Principal values of 13C chemical shift
tensors have been measured in 19 compounds
containing carbon σ-bonded to transition metals, namely,
PtMe2(cod), PtMe2(nbd),
PtMe2(bpy), PtMe2(tmeda),
cis-PtMe2(dmso)2, PtClMe(cod),
PtClMe(bpy),
Pt(CH2SiMe3)2(cod),
Pt(CH2SiMe3)2(nbd),
cis-Pt(CH2SiMe3)2(dmso)2,
Pt(C⋮C-
t
Bu)2(cod),
Pt(4-
t
Bu-phenyl)2(nbd),
[Me3PtI]4,
[Me3PtOH]4,
(Me3Pt)2SO4,
PdMe2(tmeda), Fe(Cp)(CO)2Me,
Mo(Cp)(CO)3Me, and
Mo(Cp)(CO)3Et. A range of behaviours is
observed, the most striking of which is a strong
dependence of anisotropy on the nature of the other ligands in the
complex.
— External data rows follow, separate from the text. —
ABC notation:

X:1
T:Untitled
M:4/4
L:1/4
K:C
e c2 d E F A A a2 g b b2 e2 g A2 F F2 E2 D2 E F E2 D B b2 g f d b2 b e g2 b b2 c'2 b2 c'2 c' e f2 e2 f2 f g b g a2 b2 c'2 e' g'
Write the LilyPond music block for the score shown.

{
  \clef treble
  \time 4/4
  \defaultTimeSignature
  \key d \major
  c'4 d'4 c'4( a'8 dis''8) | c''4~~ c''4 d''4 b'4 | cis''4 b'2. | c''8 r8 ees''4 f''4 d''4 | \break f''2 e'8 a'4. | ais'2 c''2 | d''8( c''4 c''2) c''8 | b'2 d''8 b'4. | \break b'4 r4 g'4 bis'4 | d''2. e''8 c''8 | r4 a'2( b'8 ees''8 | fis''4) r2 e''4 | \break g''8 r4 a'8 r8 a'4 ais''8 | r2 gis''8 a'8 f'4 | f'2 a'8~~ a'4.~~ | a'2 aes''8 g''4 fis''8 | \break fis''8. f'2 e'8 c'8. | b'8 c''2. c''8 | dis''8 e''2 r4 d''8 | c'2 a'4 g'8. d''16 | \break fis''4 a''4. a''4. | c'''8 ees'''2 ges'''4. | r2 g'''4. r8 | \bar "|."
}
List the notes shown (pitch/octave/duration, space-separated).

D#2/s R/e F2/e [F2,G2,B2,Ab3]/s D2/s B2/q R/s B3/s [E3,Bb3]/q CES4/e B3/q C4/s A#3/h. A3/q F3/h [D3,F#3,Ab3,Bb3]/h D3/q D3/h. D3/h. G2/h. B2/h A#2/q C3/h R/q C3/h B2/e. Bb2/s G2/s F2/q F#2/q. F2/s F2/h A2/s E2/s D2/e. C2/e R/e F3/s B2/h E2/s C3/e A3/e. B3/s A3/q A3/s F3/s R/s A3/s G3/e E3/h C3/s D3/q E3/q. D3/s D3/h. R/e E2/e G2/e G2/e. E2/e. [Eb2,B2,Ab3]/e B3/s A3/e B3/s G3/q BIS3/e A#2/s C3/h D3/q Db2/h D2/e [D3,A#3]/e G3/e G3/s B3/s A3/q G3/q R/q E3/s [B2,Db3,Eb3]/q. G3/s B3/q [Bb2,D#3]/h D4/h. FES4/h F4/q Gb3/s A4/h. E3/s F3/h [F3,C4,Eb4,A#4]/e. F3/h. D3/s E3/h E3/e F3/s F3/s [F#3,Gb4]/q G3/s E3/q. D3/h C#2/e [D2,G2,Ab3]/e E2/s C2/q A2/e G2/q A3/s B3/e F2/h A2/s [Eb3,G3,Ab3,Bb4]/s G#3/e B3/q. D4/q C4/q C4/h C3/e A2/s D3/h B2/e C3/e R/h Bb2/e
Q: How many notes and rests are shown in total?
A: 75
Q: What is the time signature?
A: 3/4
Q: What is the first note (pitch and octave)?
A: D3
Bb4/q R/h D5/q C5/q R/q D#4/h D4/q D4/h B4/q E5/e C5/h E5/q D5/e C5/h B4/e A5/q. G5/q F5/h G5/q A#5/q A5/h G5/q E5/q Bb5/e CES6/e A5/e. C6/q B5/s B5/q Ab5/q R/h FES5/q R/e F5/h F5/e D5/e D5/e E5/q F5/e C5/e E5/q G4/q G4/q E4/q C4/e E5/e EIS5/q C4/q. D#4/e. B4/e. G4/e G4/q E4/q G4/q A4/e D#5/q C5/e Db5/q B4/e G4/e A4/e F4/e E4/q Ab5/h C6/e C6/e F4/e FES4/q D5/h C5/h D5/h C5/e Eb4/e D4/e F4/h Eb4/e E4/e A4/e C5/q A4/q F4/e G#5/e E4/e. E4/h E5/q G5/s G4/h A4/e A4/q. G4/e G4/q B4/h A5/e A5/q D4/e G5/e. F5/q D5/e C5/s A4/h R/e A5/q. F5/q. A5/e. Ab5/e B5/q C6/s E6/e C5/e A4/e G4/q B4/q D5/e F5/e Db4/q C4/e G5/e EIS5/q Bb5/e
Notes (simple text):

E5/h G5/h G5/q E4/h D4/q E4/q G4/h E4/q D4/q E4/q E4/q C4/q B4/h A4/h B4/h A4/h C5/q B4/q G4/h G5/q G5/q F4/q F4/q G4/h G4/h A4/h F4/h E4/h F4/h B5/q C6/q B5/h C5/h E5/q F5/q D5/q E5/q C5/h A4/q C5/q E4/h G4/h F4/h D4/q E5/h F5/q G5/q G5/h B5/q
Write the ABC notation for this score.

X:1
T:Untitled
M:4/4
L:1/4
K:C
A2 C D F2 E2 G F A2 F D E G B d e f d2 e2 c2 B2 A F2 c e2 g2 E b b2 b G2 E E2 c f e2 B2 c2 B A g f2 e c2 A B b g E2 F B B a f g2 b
A very large
anisotropy is induced by the presence of a chelating diolefin on the
same metal center. The
low-frequency isotropic shifts generally observed for metal-bound
carbon are found to result
mainly from a single low-frequency component.